Tron: Legacy is a 3D high-tech adventure set in a digital world that’s unlike anything ever captured on the big screen. Sam Flynn (Garrett Hedlund – Friday Night Lights, Four Brothers), the tech-savvy 27-year-old son of Kevin Flynn (Jeff Bridges – The Dude), looks into his father’s disappearance and finds himself pulled into the digital world of Tron where his father has been living for 25 years. Along with Kevin’s loyal confidant Quorra (Olivia Wilde – House), father and son embark on a life-and-death journey of escape across a visually-stunning cyber universe that has become far more advanced and exceedingly dangerous.
Greetings, Program! MTV News spoke to director Joseph Kosinski, about his work on the sequel to one of my faves, the Disney’s 1982 cult classic, Tron. The first film starred Jeff Bridges as Kevin Flynn, a software engineer who is digitized and imprisoned in a computer mainframe by an evil computer program and compelled, along with a number of other programs, to do battle with this evil program and its minions for control of the computer system.
It is so good that Tron: Legacy is a sequel and not just a reboot to that classic film. It is going to be in 3D, but not in the same way that Avatar was:
Our approach is not like “Avatar,” which I think is 3-D from the first shot to the last. Ours is sort of a “Wizard of Oz” approach. Ninety-eight percent of the 3-D is in the world of “Tron.” The 3-D really starts once we get into the Tron world.
It’s a combination of technologies that Zemeckis has been using in terms of the completely digital motion-capture of a character and for the live-action camera system. We used a camera developed by James Cameron’s company. We used a newer generation of camera than the one used on “Avatar.” They built it specifically for us.
I love the fact that they are using technology based on James Cameron’s stuff, but the next generation. That fits in with the whole premise of the sequel as well. The other big movie thing at the moment is IMAX. However, as this is a digital film then the usual IMAX cameras would not be suitable.
We did not shoot anything with an IMAX camera, because it uses film, and since we were shooting in 3-D, we used two digital cameras. That being said, we are doing an IMAX version. What I am considering doing now is finishing four or five sections of the film in a tall format – not letterbox – and in an IMAX theater, the black bars at the top and bottom of the frame will disappear and it will become a full-screen sequence, which should be really cool. I think IMAX will be the way to see this movie.
It is a pity that there are not more IMAX cinemas around. The most important aspect for fans of the original is of course the plot to the sequel. The fact that Jeff Bridges and Bruce Boxleitner (he was TRON in the original) have returned for it hopefully means that it is going to be something special.

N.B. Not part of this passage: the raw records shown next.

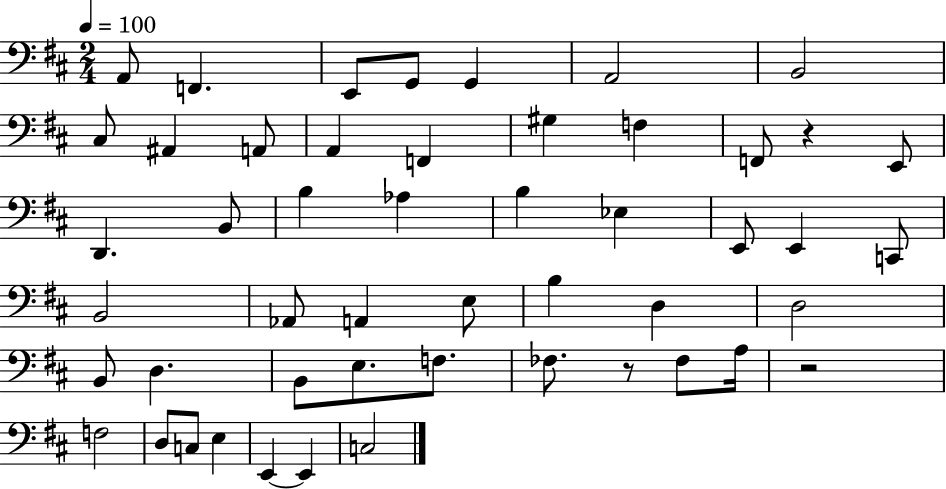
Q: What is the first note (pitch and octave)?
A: A2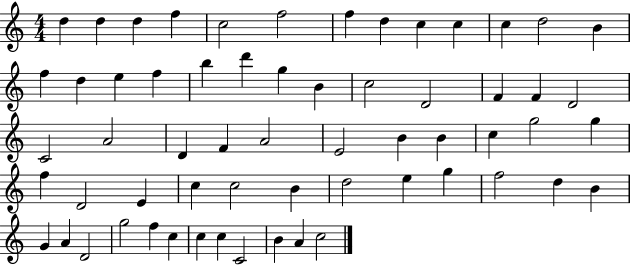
{
  \clef treble
  \numericTimeSignature
  \time 4/4
  \key c \major
  d''4 d''4 d''4 f''4 | c''2 f''2 | f''4 d''4 c''4 c''4 | c''4 d''2 b'4 | \break f''4 d''4 e''4 f''4 | b''4 d'''4 g''4 b'4 | c''2 d'2 | f'4 f'4 d'2 | \break c'2 a'2 | d'4 f'4 a'2 | e'2 b'4 b'4 | c''4 g''2 g''4 | \break f''4 d'2 e'4 | c''4 c''2 b'4 | d''2 e''4 g''4 | f''2 d''4 b'4 | \break g'4 a'4 d'2 | g''2 f''4 c''4 | c''4 c''4 c'2 | b'4 a'4 c''2 | \break \bar "|."
}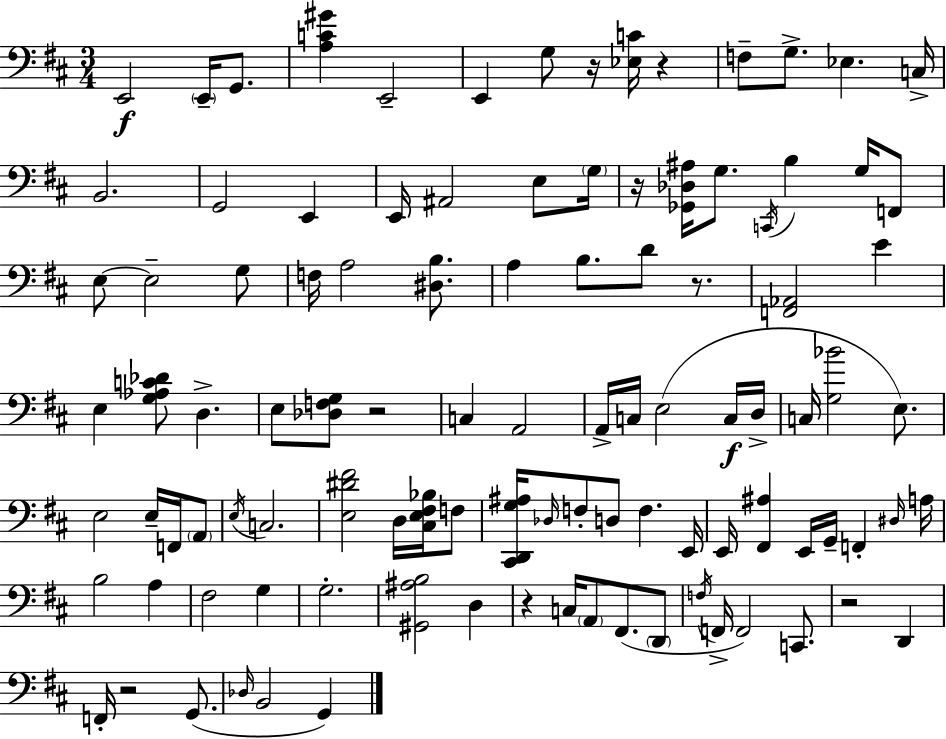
{
  \clef bass
  \numericTimeSignature
  \time 3/4
  \key d \major
  e,2\f \parenthesize e,16-- g,8. | <a c' gis'>4 e,2-- | e,4 g8 r16 <ees c'>16 r4 | f8-- g8.-> ees4. c16-> | \break b,2. | g,2 e,4 | e,16 ais,2 e8 \parenthesize g16 | r16 <ges, des ais>16 g8. \acciaccatura { c,16 } b4 g16 f,8 | \break e8~~ e2-- g8 | f16 a2 <dis b>8. | a4 b8. d'8 r8. | <f, aes,>2 e'4 | \break e4 <g aes c' des'>8 d4.-> | e8 <des f g>8 r2 | c4 a,2 | a,16-> c16 e2( c16\f | \break d16-> c16 <g bes'>2 e8.) | e2 e16-- f,16 \parenthesize a,8 | \acciaccatura { e16 } c2. | <e dis' fis'>2 d16 <cis e fis bes>16 | \break f8 <cis, d, g ais>16 \grace { des16 } f8-. d8 f4. | e,16 e,16 <fis, ais>4 e,16 g,16-- f,4-. | \grace { dis16 } a16 b2 | a4 fis2 | \break g4 g2.-. | <gis, ais b>2 | d4 r4 c16 \parenthesize a,8 fis,8.( | \parenthesize d,8 \acciaccatura { f16 } f,16-> f,2) | \break c,8. r2 | d,4 f,16-. r2 | g,8.( \grace { des16 } b,2 | g,4) \bar "|."
}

The focus was always to serve the story we are telling. To include Bruce Boxleitner is not at all a cameo or stunt casting. He is integral to the story we’re trying to tell, which is why he’s in it. We’ve taken the events of the first movie as historical facts. In our story, Kevin Flynn emerged from his first experience as CEO of ENCOM and actually released the Tron video game based on his experiences in the first movie. ENCOM has become the most innovative, most successful, most forward-thinking digital company in the world as of 1989. There are fun references to parts of the first film. Sam Flynn [Garrett Hedlund], in searching for his father, has to retrace his steps and comes upon clues and places that we visited in the first film, like Flynn’s Arcade. Even in the world of Tron itself, a lot of vehicles and sequences have evolved. We’ll get to see how the disc game has changed, how the light cycle battle has changed. We get to see the new version of these iconic sequences. Things have gotten bigger and a bit out of control.

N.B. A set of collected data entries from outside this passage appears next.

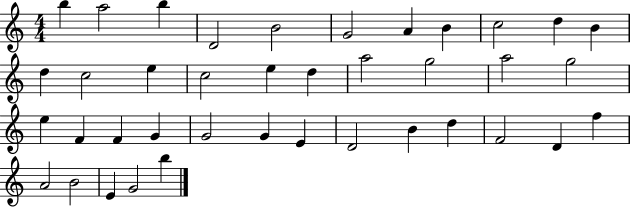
X:1
T:Untitled
M:4/4
L:1/4
K:C
b a2 b D2 B2 G2 A B c2 d B d c2 e c2 e d a2 g2 a2 g2 e F F G G2 G E D2 B d F2 D f A2 B2 E G2 b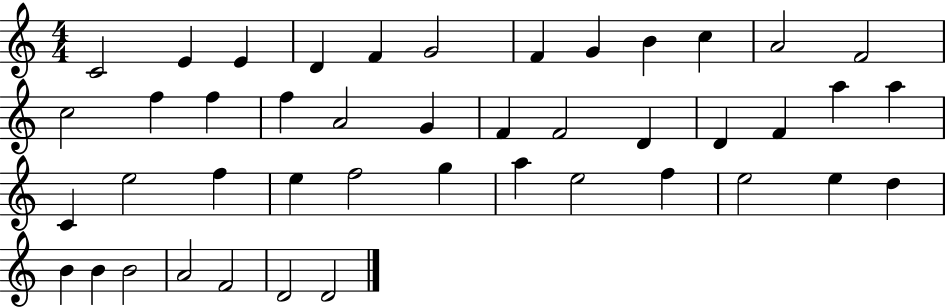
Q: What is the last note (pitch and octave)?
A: D4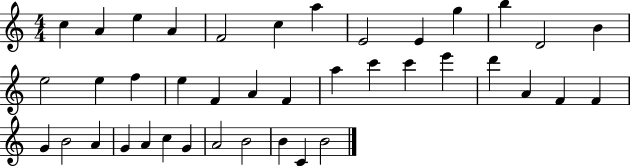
C5/q A4/q E5/q A4/q F4/h C5/q A5/q E4/h E4/q G5/q B5/q D4/h B4/q E5/h E5/q F5/q E5/q F4/q A4/q F4/q A5/q C6/q C6/q E6/q D6/q A4/q F4/q F4/q G4/q B4/h A4/q G4/q A4/q C5/q G4/q A4/h B4/h B4/q C4/q B4/h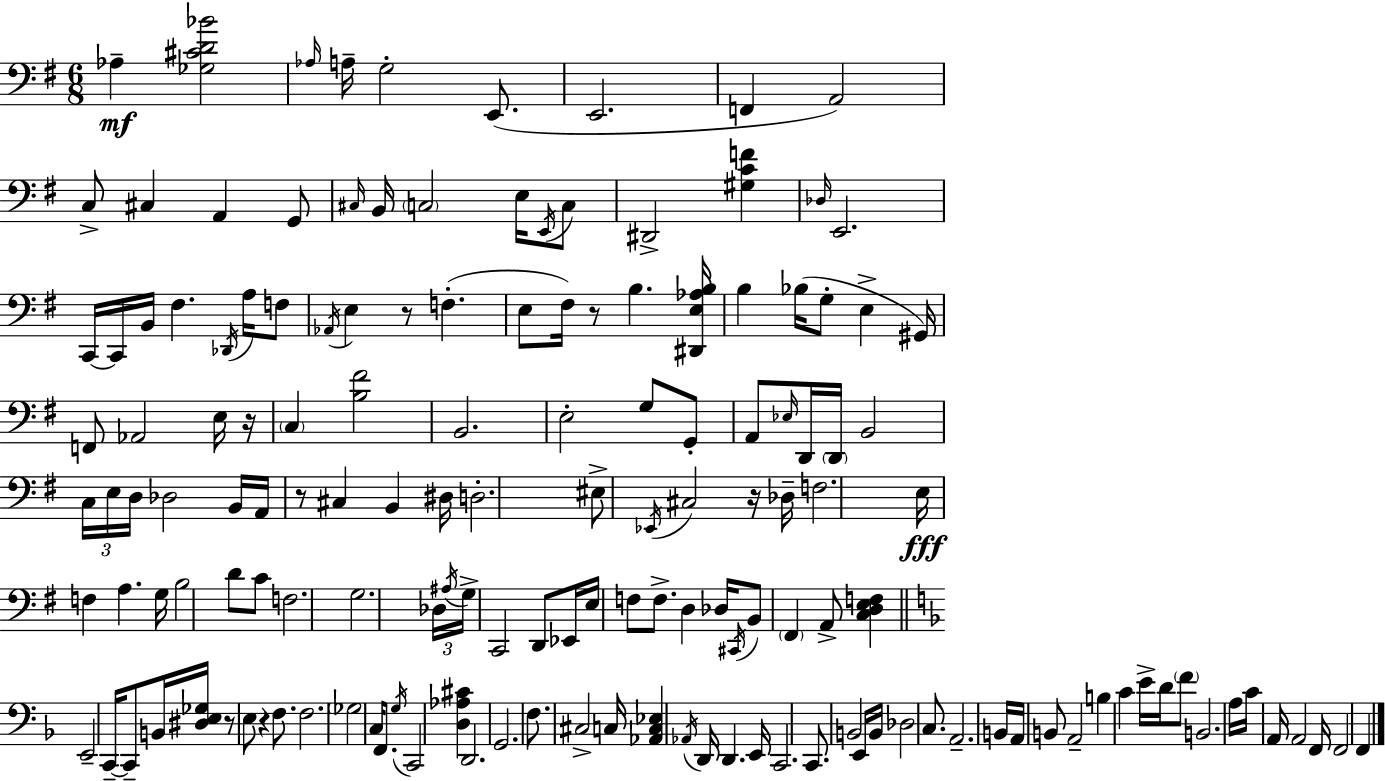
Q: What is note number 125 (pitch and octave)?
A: B3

Jeff is playing two characters. He’s playing Kevin Flynn, the character from the original film, and he’s playing Clu, the avatar that Kevin Flynn created in the 1980s. I’d say he’s Clu 2. There was a Clu in the first film who looked like Jeff but was very simple in terms of his abilities. He’s very stiff. Clu 2 is a second incarnation of Kevin’s avatar. He doesn’t only look like Jeff, but he can think like him too. So it’s a whole new level of artificial intelligence.
All in all it sounds like it should be one hell of an adventure and it is going to look absolutely stunning.
Finally Kosinski chatted about getting Daft Punk to do the soundtrack for the film
Rather than going with a traditional film composer, I wanted to try something fresh and different. I set up a meeting with Daft Punk. We met for pancakes at the 101 Coffee Shop in L.A. one morning. These guys take “Tron” very seriously. Obviously, “Tron” was a huge influence on them. It was almost like they were interviewing me to make sure that I was going to hold up to the “Tron” legacy. But the more we talked, we realized that creatively, we were totally synced up. I’ve been working on it with them for over a year and a half. I don’t know of a movie where you’re working on the soundtrack months before you start filming. The level of integration between the music and the film is incredibly strong.